## APPLY WHAT YOU READ:
1. In the forum thread about diet, rewrite the paragraph beginning "Sup young I think u should add" as a short list, keeping its main facts.
2. Continue the forum thread about diet from its final line onward.

## EXTRACTED TEXT:
== Segment start ==
# Is my diet good enough...



## jyoung8j (Sep 29, 2012)

I was just wondering if I'm on right track eating wise.. Seems I am but u guys r the pros.. I track my calories on my fitness pal and take in bout 1800 a day.. now I know most of u r gaining size right now I'm trying to maintain muscle but lean out.. I'm also on prop bout 250mg a wk.. My diet goes like this..
Breakfast at 530 scrambled eggs
Snack at 730.. special k strawberry crisp
Snack at 930 protein shake and apples
Lunch at 11 chicken and broccoli Greek yogurt cottage cheese apple sauce
Snack at 1... beef jerky or yogurt
Snack at 3 protein shake string cheese
Dinner at 630-7 chicken or tilapia or turkey breast and broccoli and cottage cheese
Snack at 830 or so.. peanut butter sand half sand
Thts about the jist of it.. o I forgot I have creatine while leaving gym and drink 1.5 gallons a day.. any help would b greatly appreciated.. thx


----------



## Jada (Sep 29, 2012)

Sup young I think u should add some wheat bread with meal 1, meal 2 chicken breast with sweet potato  meal 3 fish with broccoli meal 4 chicken with lettuce broccoli meal 5 Protien shake and some peanut butter meal 6 yogurt ( non fat Greek) almonds all meat and fish cooked with some olive oil.


----------



## jyoung8j (Sep 29, 2012)

Meal 1 as in breakfast..lol like some wheat toast.. tht seems like a lot of big meals for just trying to just keep size I have and lean out.. idk if I could eat all tht..lol thts prob Alot of calories also.. dnt think I burn tht much.. am I missing something..


----------



## coltmc4545 (Sep 29, 2012)

I would whither away and die if I only ate 1800 calories. Do you know your BMR and TDEE??


----------



## jyoung8j (Sep 29, 2012)

Believe my bmr is 2100.. even if ur trying to maintain but lean up u dnt think 1800 is enough.. I'm a lil guy lol.. I'm 5'4" AND a heavy 210..lol


----------



## jyoung8j (Sep 29, 2012)

Been taking in around 200g of protein..on fitness pal it's been like 49% pro 33 carbs 17% fat


----------



## Jada (Sep 29, 2012)

It's cool bro, I just like to eat than throw in shakes. I leaned out pretty nice on that diet. I held size but lost fat. Remember to lose fat u need to eat healthy fats.


----------



## LeanHerm (Sep 29, 2012)

If you ever have to question diet eat another meal. Lol boom


----------



## Bro Bundy (Sep 29, 2012)
== Segment end ==
(Collected data entries)
== Segment start ==
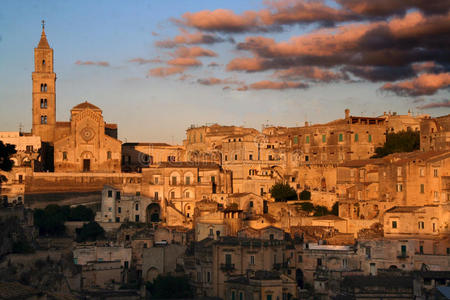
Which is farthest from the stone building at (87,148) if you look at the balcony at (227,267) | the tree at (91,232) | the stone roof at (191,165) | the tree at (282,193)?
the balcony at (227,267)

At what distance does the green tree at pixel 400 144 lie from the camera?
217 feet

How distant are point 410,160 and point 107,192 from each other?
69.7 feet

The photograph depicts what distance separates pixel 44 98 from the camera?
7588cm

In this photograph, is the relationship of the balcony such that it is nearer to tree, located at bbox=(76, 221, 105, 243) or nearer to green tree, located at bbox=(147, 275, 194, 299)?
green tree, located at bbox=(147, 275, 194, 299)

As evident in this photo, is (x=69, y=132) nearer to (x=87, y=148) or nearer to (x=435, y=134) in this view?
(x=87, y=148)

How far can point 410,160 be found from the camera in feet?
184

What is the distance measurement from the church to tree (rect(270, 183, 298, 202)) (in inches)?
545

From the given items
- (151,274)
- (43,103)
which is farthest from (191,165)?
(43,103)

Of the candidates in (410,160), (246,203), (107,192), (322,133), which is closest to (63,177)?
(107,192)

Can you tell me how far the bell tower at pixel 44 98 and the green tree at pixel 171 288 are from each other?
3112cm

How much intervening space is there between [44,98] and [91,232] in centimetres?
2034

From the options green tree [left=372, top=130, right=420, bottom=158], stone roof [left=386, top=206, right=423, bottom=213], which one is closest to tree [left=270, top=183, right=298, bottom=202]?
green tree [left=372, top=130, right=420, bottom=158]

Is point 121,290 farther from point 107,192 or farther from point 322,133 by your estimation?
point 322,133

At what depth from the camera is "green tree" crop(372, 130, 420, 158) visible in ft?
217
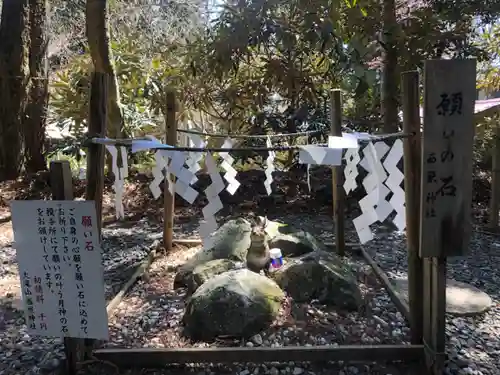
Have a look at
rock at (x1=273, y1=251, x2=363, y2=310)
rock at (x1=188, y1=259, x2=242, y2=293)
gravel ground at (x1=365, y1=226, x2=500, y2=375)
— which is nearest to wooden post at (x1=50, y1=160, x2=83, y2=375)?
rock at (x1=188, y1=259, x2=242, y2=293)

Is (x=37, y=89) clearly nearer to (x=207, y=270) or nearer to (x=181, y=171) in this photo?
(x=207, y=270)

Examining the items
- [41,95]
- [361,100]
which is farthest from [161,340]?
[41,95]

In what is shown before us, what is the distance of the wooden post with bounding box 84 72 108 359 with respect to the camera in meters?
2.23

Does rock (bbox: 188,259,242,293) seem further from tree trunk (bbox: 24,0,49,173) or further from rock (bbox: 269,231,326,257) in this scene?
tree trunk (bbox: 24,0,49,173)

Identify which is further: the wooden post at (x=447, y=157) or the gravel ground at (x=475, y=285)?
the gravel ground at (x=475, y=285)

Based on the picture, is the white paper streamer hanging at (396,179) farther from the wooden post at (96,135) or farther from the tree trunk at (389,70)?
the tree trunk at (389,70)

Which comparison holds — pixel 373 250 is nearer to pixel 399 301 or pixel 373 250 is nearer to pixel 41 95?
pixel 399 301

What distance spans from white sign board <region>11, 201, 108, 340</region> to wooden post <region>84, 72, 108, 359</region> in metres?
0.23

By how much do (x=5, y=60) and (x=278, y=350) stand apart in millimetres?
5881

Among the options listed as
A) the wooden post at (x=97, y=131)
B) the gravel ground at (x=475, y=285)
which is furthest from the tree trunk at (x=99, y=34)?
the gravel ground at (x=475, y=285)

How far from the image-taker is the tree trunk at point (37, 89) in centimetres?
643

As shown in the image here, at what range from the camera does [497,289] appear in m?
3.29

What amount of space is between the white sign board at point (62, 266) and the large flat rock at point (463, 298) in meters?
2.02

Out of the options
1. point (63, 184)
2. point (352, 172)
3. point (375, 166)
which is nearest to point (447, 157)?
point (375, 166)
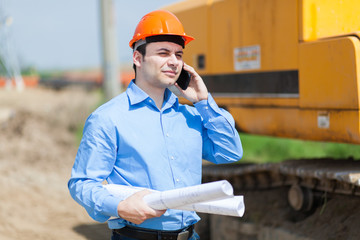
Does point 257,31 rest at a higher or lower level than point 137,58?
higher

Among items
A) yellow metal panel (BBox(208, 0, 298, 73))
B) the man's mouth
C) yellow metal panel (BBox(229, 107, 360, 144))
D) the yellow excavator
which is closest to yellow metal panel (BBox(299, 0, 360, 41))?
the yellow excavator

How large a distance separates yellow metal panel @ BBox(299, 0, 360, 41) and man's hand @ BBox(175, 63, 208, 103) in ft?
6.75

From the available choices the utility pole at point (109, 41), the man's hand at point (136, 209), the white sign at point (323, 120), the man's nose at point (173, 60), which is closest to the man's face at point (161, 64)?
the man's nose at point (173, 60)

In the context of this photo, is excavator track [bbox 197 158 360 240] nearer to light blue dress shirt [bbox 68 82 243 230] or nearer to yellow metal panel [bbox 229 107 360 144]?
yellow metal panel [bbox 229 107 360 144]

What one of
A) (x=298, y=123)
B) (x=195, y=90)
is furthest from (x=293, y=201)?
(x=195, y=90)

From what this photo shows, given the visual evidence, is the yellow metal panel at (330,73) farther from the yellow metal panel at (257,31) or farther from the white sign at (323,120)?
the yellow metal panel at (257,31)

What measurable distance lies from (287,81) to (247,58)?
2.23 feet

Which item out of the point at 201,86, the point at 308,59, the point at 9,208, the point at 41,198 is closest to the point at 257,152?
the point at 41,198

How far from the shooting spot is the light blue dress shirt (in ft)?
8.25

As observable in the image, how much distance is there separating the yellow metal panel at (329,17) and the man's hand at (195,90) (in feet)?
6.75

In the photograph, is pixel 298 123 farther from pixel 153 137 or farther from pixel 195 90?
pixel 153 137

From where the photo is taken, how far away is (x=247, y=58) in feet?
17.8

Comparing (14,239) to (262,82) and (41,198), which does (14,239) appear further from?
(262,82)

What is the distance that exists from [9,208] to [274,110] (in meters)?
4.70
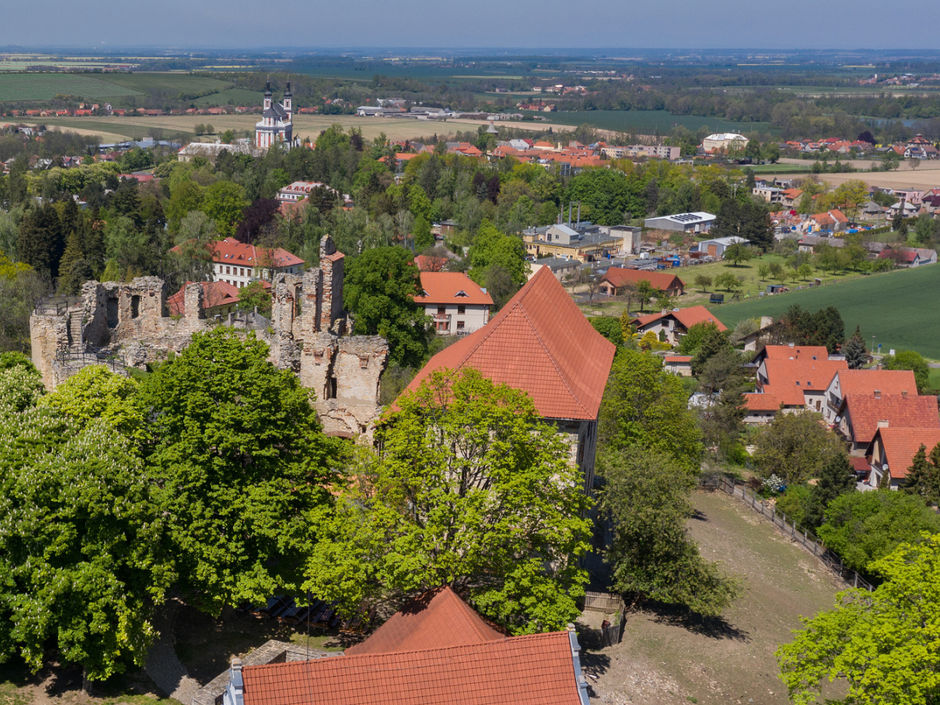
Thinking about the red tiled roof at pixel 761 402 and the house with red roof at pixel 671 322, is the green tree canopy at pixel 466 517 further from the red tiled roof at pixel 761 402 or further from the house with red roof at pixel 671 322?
== Segment end ==
## TASK ANSWERS:
1.
- Meal 1: add some wheat bread
- Meal 2: chicken breast with sweet potato
- Meal 3: fish with broccoli
- Meal 4: chicken with lettuce and broccoli
- Meal 5: protein shake and some peanut butter
- Meal 6: nonfat Greek yogurt and almonds
- Cook all meat and fish with some olive oil.

2.
I would get with the spong if I was you


----------



## jyoung8j (Sep 29, 2012)

I feel good eating like this just was wondering if a problem sticks out for anyone..


----------



## Jada (Sep 29, 2012)

Hit the guru up ! SPONGY


----------



## JOMO (Sep 30, 2012)

It could use some work brother. Too many shakes imo. Only time i have a shake is post workout along with other food. Im rolling with the sponge master himself so I cant give anything away out of respect. But im on 2700 cals right now an am still hungry,lol. But the carb cycling is doing its job. Going to be upping them in the next few weeks. 

If you have some extra bread that you can spend, get with spongy if he has spots available.


----------



## jyoung8j (Sep 30, 2012)

Yea I've seen his name mentioned in some other post.. I'll look for him see whts up..


----------



## Oenomaus (Sep 30, 2012)

Spongy is the diet master, hands down.


----------



## Curiosity (Sep 30, 2012)

I'm 185 lbs and I eat 4500 cals a day, I could lose weight at 3500. Everyone's different, but unless you have a really slow metabolism or something you could probably eat some more calories. When you say you're a "heavy" 210, do you mean that you have a lot of bodyfat? Do you know what your BMI is?


----------



## jyoung8j (Oct 1, 2012)

I've lost weight and haven't checked it recently but was at 24%.. I have been out of commission for 2yrs so gained some fat.. I haven't been keeping up with weight just trying to eat clean and keep protein up bout 200g a day.. everyone says I'm losing weight so think it's working just want most bang for buck feel me..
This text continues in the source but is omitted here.